## THE PROBLEM
Go to the line with "Dereje Alemayehu" in the records below, then output it and each following line exactly, up to and including the line with "Silk and wool prayer rug, 19th century.". Skip pictures and add nothing.

BEGIN

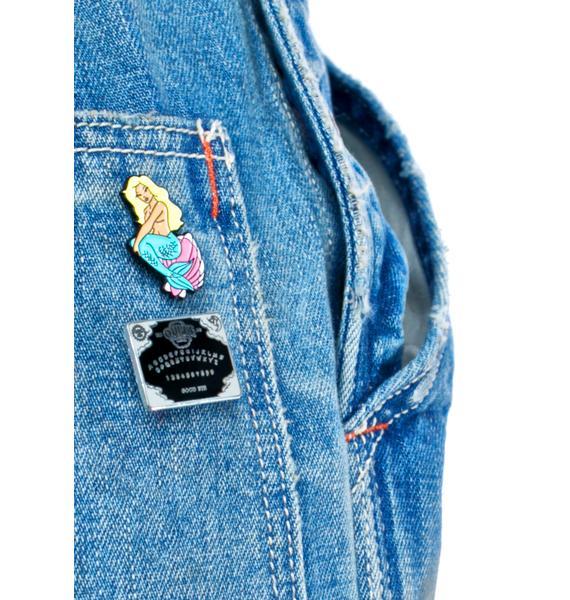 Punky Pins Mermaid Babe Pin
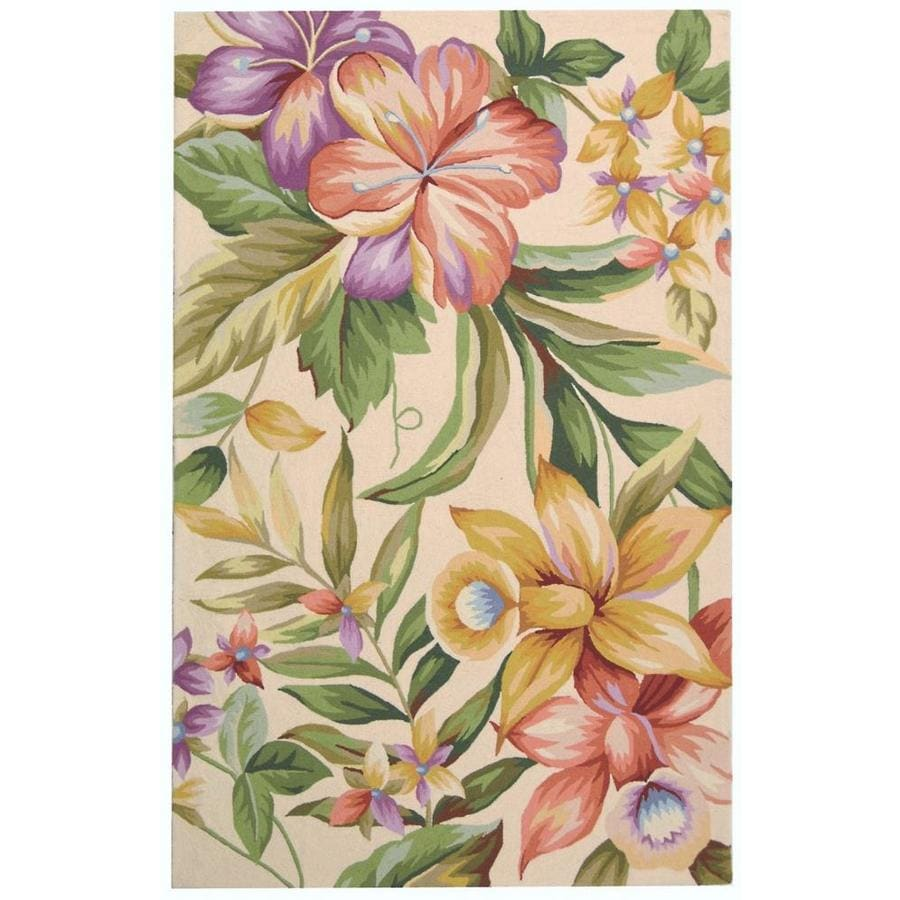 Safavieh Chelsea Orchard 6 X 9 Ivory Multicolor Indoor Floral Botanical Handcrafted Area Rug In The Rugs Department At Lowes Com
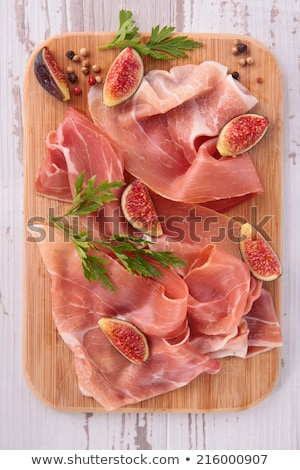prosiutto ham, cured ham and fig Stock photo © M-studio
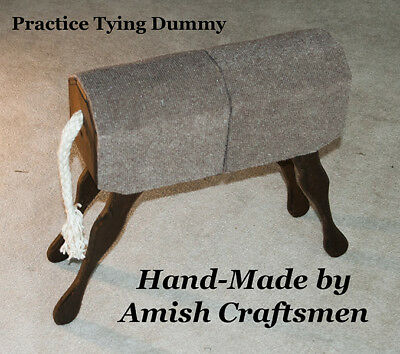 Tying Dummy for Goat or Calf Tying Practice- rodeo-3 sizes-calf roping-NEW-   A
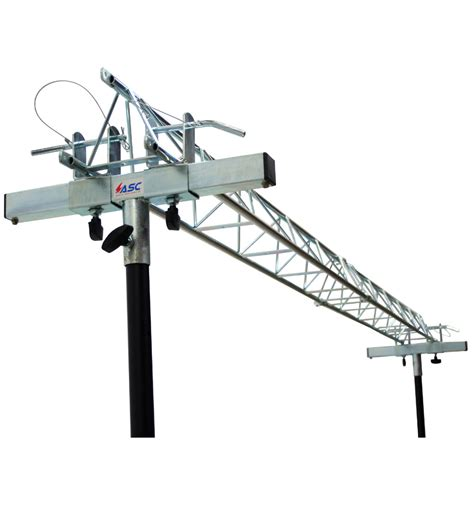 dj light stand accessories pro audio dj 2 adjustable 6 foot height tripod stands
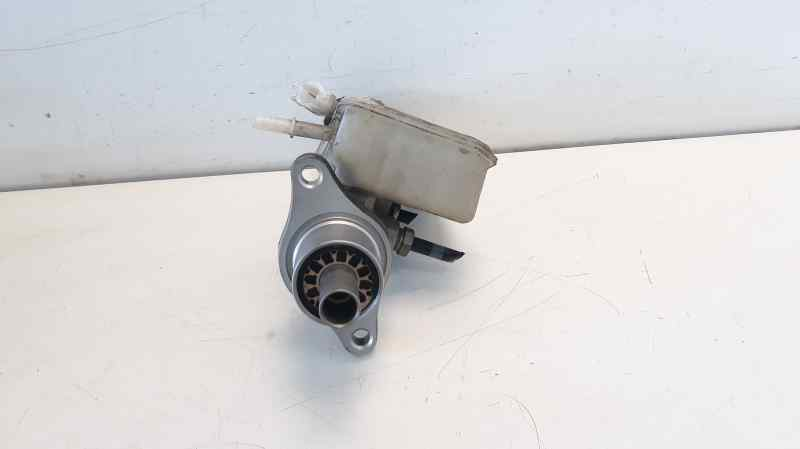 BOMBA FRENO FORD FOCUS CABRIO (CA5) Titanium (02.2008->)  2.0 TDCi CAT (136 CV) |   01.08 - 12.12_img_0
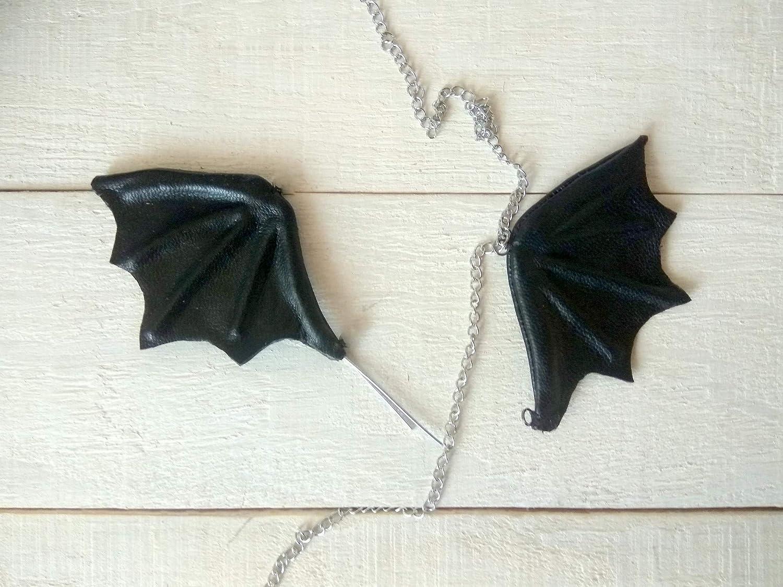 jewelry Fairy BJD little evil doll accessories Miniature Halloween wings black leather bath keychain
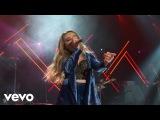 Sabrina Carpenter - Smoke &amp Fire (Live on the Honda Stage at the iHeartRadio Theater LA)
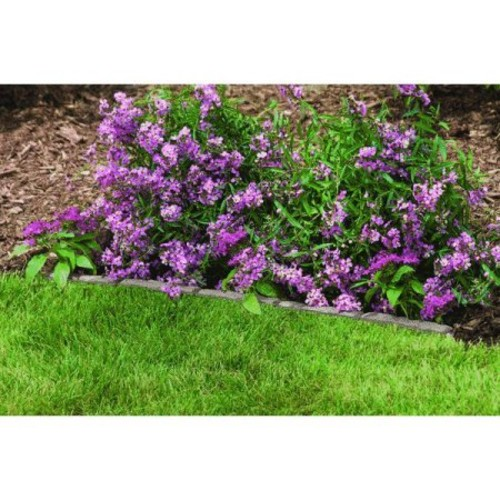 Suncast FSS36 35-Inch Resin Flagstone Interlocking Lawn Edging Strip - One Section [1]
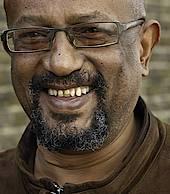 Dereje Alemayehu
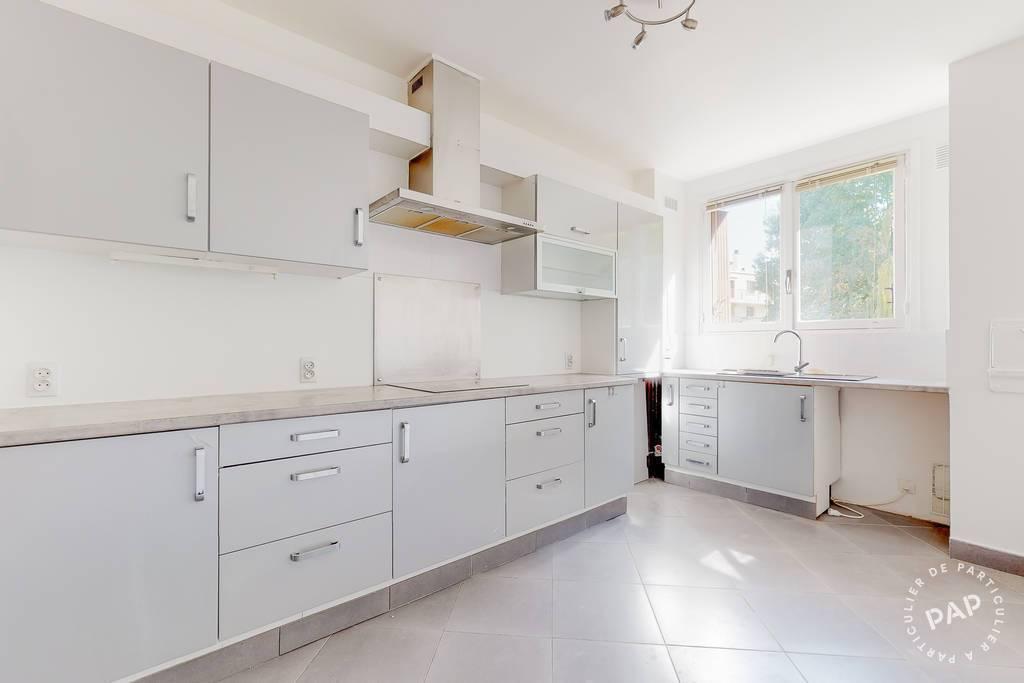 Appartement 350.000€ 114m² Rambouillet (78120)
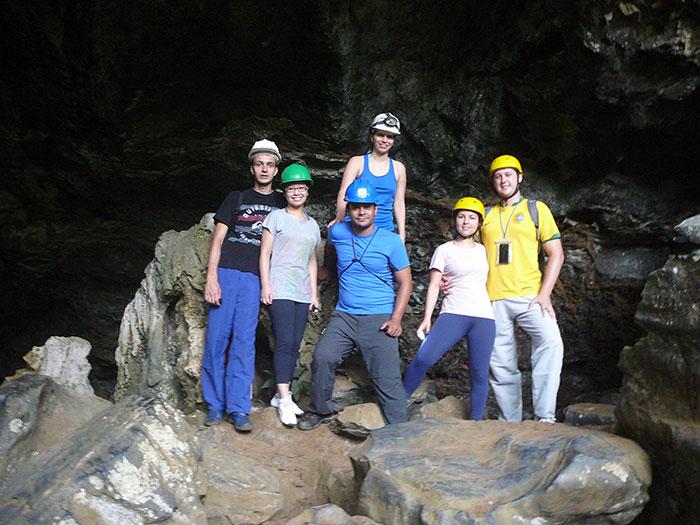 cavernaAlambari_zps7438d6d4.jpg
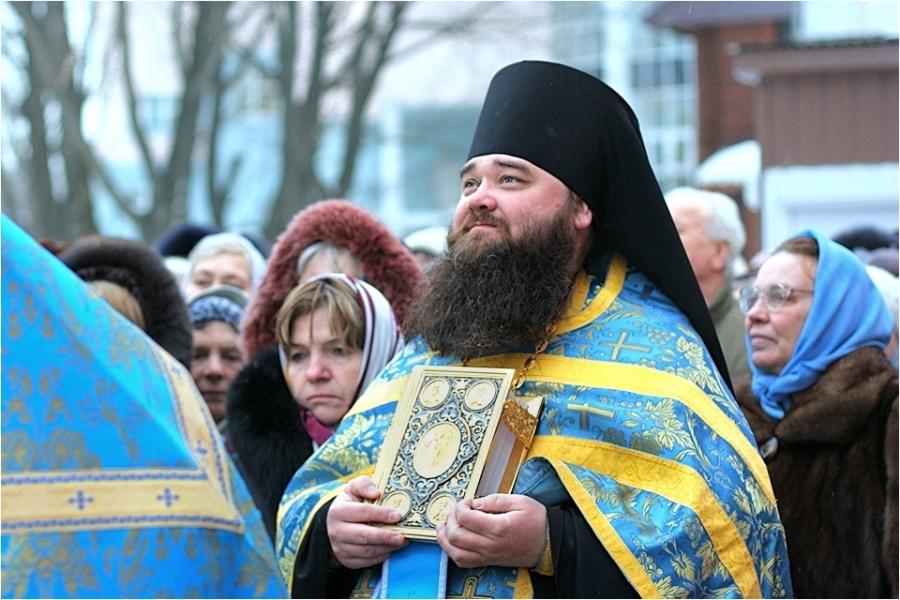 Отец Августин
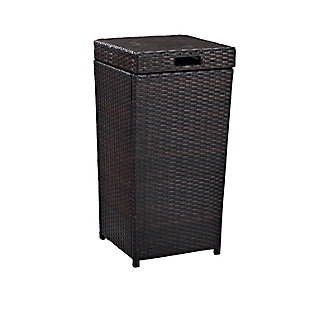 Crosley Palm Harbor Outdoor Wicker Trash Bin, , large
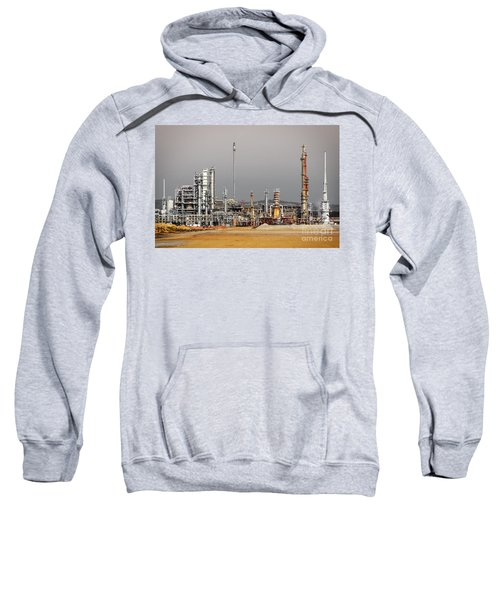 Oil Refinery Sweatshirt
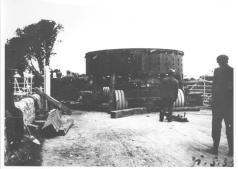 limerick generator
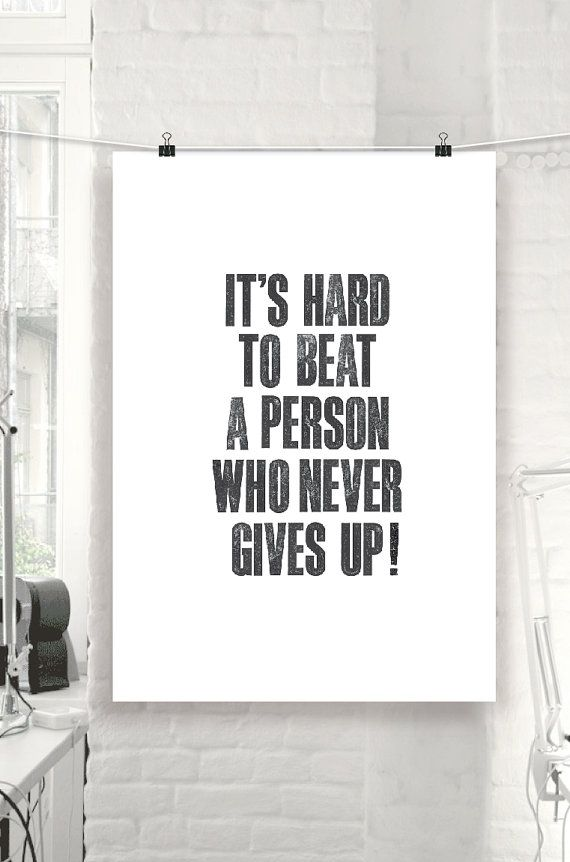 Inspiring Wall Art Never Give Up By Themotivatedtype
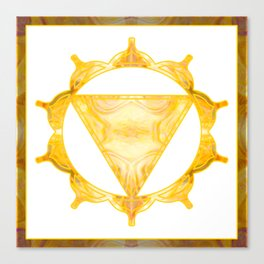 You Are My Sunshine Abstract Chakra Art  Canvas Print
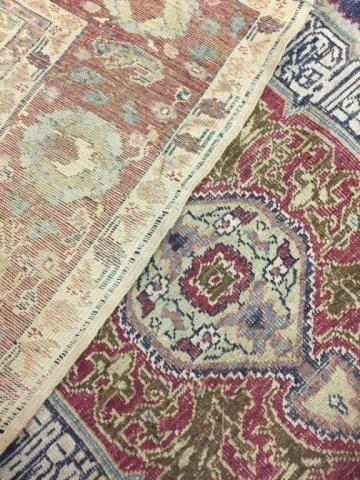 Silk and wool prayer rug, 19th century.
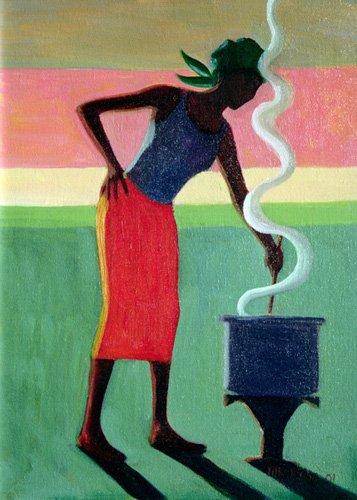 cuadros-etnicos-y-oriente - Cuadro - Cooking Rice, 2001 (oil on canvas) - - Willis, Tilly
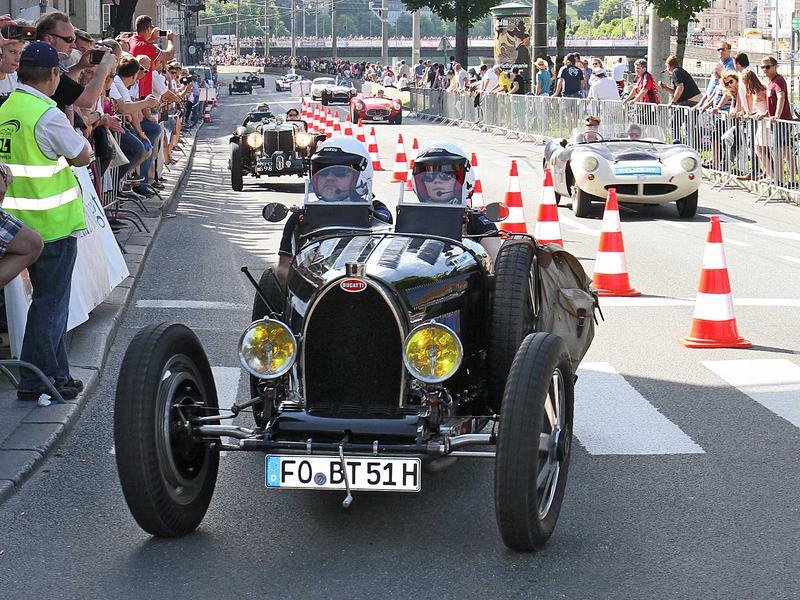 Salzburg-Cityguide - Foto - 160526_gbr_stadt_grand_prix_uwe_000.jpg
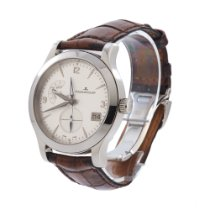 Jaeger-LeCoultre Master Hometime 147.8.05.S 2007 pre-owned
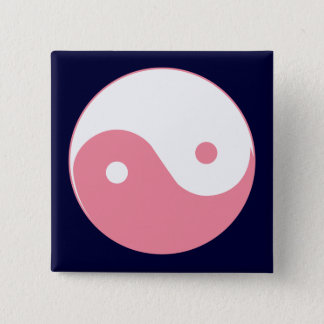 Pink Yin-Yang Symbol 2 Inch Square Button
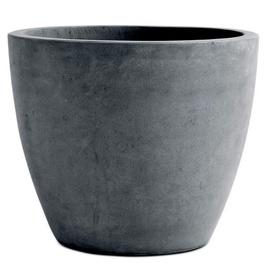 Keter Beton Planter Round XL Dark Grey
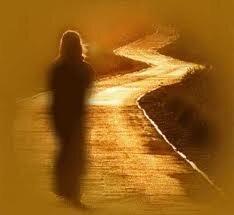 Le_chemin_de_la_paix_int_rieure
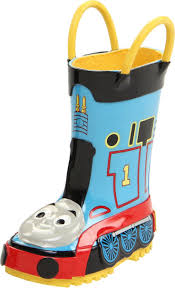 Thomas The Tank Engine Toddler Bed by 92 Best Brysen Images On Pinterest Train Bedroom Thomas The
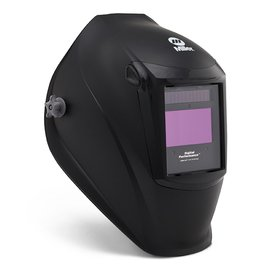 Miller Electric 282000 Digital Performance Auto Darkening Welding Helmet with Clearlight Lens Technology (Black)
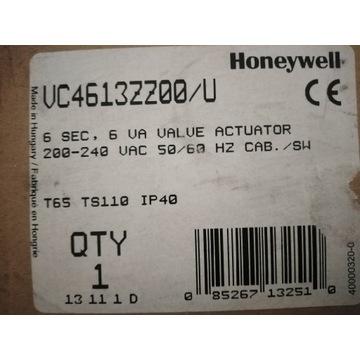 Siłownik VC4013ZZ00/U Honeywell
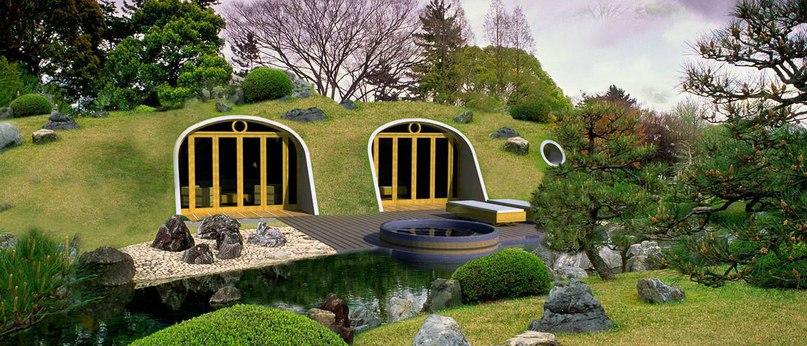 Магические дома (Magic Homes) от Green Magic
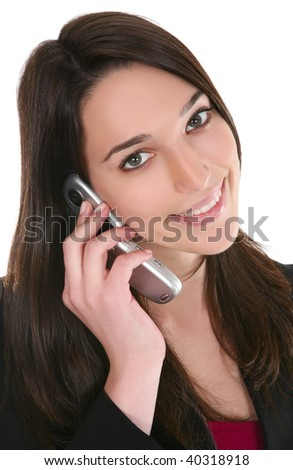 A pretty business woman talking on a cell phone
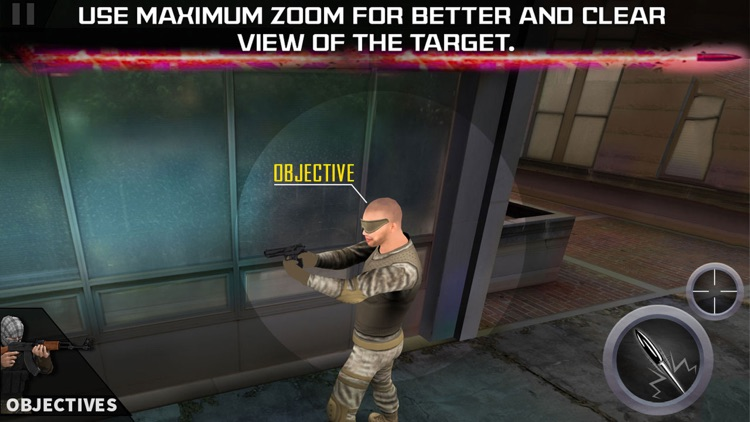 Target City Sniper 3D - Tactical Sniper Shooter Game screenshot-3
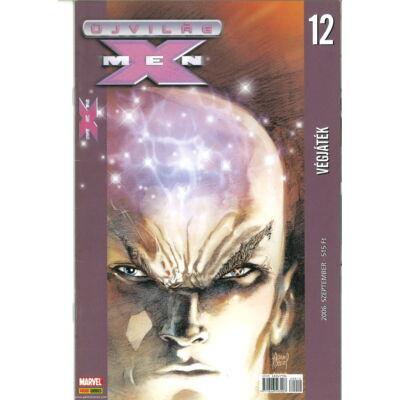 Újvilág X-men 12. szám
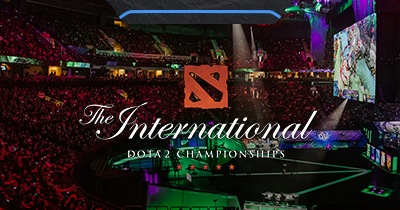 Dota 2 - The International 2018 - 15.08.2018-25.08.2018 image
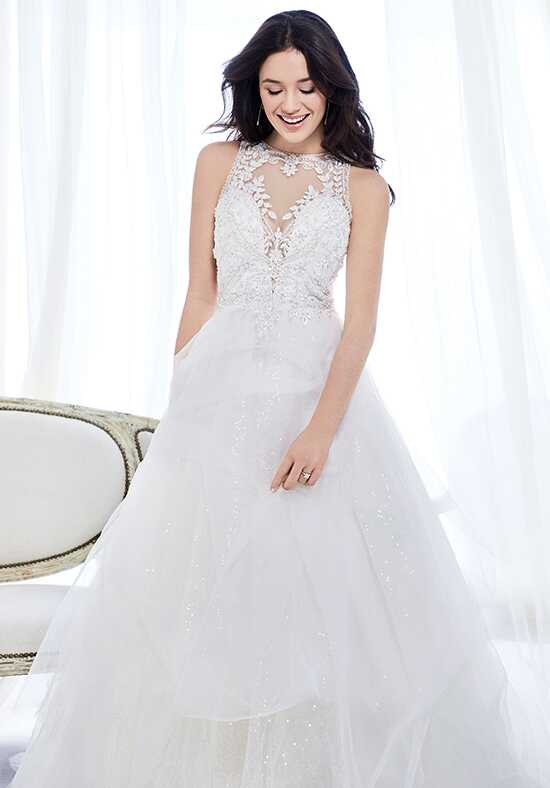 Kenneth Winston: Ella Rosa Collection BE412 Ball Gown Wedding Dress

END

## WRITTEN SOLUTION
 Dereje Alemayehu
 Appartement 350.000€ 114m² Rambouillet (78120)
 cavernaAlambari_zps7438d6d4.jpg
 Отец Августин
 Crosley Palm Harbor Outdoor Wicker Trash Bin, , large
 Oil Refinery Sweatshirt
 limerick generator
 Inspiring Wall Art Never Give Up By Themotivatedtype
 You Are My Sunshine Abstract Chakra Art  Canvas Print
 Silk and wool prayer rug, 19th century.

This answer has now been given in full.